After several long seconds of silence as Lee Ann gave her mother a hard stare, the anxiety on the woman’s face shifted and began to falter, allowing in a bit of her “everything will work out” look. She lifted one shoulder in a half shrug. She didn’t seem exactly sold on the idea but more as if she was trying to convince both herself and Lee Ann that it had to be the case.
“Mom?” Lee Ann couldn’t control the tremor in her voice.
Reba squared her shoulders, going for brave, but her eyes were as worried as Lee Ann had ever seen them. Sharp prickles worked their way over Lee Ann’s scalp. She closed her eyes. She did not want to hear his name.
“Who, Mom?” she asked. “Who is coming back to town?”
A tiny pause, then words spoken so quietly they were almost indecipherable. “Cody Dalton.”
Pain jabbed the back of Lee Ann’s eyelids. The bastard. He had no business coming back there and disrupting their lives. She opened her eyes and moved with controlled motions until she sank into a kitchen chair, where she proceeded to stare straight ahead, focusing on the bare branches intertwined outside the kitchen window instead of the images of Cody currently daring to flit through her mind.
Okay, fine, she could deal with this. Nothing was insurmountable. The fact was she’d dealt with far worse before—those times being his fault, too, of course. She inhaled a breath into her lungs, deep enough to expand her chest as she continued to get herself under control, then she let it out slowly with the backward countdown from ten.

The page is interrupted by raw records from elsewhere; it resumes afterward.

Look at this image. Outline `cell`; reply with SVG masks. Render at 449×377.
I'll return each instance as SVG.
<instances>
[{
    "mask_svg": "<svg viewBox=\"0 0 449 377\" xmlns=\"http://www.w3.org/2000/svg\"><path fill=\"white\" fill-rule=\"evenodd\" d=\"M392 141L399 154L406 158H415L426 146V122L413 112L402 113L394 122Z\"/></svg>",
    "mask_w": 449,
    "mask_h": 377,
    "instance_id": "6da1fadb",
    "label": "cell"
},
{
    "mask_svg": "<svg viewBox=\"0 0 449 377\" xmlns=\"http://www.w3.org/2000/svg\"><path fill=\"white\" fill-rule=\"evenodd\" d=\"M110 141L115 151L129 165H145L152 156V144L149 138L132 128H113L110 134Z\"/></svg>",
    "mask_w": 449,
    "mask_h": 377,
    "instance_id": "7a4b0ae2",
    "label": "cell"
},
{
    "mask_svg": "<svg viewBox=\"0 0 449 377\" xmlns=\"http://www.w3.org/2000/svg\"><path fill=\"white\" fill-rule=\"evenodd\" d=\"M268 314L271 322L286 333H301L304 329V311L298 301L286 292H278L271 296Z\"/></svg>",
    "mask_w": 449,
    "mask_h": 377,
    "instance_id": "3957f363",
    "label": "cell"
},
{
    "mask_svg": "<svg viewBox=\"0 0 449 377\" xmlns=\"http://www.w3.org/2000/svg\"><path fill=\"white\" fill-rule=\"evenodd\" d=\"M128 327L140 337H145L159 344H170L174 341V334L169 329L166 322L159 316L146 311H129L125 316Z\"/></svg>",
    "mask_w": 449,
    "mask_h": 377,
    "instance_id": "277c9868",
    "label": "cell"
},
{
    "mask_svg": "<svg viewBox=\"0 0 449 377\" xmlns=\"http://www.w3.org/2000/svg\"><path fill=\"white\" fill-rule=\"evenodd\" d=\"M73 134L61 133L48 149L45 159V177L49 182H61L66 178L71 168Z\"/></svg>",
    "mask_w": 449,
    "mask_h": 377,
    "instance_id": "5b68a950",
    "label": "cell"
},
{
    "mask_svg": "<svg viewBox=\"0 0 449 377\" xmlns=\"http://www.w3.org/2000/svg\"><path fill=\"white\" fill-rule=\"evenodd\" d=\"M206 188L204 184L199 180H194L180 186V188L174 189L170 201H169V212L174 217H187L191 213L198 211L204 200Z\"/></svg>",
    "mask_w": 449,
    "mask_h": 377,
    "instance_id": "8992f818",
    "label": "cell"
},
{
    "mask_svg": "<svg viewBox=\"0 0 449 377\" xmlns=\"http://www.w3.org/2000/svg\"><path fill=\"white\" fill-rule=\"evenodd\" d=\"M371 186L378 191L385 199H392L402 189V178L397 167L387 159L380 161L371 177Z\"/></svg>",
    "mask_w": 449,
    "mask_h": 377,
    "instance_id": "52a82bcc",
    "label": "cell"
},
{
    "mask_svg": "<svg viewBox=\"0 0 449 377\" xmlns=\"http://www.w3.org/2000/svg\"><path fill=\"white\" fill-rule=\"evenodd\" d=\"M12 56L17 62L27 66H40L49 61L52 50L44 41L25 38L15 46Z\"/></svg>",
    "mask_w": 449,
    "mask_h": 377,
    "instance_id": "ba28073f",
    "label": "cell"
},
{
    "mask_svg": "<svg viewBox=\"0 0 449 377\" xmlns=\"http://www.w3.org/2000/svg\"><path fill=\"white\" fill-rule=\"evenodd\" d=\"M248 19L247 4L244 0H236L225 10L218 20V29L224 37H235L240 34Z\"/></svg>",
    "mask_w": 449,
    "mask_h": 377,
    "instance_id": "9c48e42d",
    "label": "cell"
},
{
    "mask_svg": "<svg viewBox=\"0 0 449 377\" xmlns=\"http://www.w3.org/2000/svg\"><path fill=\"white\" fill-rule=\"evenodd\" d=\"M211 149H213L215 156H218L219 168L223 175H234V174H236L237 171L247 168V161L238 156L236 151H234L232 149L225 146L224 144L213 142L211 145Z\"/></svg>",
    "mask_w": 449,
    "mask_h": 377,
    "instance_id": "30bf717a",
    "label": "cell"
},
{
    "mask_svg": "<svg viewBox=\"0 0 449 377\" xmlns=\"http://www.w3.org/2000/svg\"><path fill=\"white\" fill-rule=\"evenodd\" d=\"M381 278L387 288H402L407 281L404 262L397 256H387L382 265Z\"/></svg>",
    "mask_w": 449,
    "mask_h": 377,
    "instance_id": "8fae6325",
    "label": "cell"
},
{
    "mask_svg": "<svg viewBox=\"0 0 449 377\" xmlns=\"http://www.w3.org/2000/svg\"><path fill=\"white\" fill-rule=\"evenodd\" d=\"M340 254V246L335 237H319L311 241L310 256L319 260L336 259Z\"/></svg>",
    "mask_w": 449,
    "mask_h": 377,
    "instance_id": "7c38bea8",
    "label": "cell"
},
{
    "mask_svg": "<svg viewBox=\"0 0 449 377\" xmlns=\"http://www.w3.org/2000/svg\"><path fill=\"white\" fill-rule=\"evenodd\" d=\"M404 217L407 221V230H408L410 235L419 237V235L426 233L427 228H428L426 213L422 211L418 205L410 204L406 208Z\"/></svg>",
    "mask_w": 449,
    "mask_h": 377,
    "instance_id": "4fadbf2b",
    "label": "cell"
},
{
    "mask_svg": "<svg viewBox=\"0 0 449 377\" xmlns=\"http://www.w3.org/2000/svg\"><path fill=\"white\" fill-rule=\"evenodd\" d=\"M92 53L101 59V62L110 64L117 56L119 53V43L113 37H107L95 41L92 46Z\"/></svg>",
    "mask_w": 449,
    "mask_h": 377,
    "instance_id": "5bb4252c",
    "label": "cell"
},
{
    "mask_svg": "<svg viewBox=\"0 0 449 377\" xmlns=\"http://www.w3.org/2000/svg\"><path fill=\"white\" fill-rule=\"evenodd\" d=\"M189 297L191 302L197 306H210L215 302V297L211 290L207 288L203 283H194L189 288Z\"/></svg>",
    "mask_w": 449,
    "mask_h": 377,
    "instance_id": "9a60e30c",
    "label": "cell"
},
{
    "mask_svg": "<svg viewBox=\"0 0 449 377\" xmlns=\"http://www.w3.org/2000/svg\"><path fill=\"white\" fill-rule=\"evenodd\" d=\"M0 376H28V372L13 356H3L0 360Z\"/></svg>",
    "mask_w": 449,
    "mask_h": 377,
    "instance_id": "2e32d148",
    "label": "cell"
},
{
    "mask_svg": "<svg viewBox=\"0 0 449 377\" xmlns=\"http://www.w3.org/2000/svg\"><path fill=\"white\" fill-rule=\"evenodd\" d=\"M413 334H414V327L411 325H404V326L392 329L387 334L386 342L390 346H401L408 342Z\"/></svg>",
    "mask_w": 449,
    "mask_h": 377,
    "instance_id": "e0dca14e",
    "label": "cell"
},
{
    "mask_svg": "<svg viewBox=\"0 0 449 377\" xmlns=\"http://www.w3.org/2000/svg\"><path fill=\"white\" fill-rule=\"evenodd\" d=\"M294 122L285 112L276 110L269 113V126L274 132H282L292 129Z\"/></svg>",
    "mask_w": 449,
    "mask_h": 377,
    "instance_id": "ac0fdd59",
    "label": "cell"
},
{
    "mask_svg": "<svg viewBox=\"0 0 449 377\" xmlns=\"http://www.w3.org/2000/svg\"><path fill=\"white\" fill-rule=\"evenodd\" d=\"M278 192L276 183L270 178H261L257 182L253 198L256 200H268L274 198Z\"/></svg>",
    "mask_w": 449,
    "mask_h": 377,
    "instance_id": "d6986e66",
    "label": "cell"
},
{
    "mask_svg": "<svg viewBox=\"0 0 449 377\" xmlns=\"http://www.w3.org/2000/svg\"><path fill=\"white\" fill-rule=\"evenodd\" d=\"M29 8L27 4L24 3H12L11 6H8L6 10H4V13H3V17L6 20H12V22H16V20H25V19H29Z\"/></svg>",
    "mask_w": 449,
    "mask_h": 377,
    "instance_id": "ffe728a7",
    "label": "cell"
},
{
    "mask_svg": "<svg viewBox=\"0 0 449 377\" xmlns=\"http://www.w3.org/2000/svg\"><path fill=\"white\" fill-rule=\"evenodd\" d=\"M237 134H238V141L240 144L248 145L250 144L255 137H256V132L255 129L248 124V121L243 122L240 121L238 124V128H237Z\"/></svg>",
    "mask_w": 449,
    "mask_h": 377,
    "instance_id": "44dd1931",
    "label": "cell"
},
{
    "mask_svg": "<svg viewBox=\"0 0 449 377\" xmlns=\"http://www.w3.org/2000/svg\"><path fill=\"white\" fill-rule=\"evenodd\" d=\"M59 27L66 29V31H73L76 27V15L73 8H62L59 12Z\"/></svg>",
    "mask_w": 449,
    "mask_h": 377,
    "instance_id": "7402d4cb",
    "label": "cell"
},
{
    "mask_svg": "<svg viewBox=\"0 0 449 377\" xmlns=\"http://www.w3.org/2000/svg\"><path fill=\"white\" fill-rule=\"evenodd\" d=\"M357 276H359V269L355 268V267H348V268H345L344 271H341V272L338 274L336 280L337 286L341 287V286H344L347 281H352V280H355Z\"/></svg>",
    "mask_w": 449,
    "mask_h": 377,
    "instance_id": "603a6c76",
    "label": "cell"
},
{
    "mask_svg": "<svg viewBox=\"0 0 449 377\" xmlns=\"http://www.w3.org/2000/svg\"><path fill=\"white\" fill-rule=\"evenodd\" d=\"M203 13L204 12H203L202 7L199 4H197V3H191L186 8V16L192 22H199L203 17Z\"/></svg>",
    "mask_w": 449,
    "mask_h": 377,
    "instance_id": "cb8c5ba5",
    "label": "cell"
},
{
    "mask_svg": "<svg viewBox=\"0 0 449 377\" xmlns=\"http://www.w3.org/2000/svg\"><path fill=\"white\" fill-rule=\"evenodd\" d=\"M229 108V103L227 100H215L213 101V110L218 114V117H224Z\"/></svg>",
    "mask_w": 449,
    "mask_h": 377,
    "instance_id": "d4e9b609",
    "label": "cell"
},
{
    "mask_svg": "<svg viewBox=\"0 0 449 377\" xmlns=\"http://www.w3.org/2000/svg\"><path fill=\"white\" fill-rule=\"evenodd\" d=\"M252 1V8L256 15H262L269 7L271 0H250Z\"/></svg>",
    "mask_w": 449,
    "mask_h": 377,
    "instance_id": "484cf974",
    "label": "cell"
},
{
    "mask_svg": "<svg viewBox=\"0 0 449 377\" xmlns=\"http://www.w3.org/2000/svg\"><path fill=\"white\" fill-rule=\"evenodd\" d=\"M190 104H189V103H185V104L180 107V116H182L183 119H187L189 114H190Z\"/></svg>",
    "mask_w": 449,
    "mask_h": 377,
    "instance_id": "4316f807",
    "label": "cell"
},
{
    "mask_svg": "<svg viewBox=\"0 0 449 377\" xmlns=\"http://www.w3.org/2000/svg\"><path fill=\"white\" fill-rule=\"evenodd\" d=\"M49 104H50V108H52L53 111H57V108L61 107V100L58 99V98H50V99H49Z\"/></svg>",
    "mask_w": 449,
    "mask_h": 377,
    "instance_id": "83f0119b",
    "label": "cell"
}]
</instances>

There was an easy solution. She simply had to keep him the heck out of their lives.
He hadn’t wanted to be there before, so there was no reason she should open the door and let him come strolling in today. As she worked through the ins and outs of living in a town with less than six hundred people, she knew there was no way they could keep completely out of each other’s path, but she would do everything possible to limit the run-ins. Her mom perched on the seat beside her and reached out a hand to pat Lee Ann on the back as if she were a child.
“Why is he back?” Lee Ann asked. “And why now?”
Had he experienced some lightbulb moment that made him suddenly develop the urge to be the father he’d never wanted to be before? She gritted her teeth at the thought. His children were only a few weeks shy of becoming teenagers. It wasn’t as if missing the first thirteen years of their lives was going to endear him to them.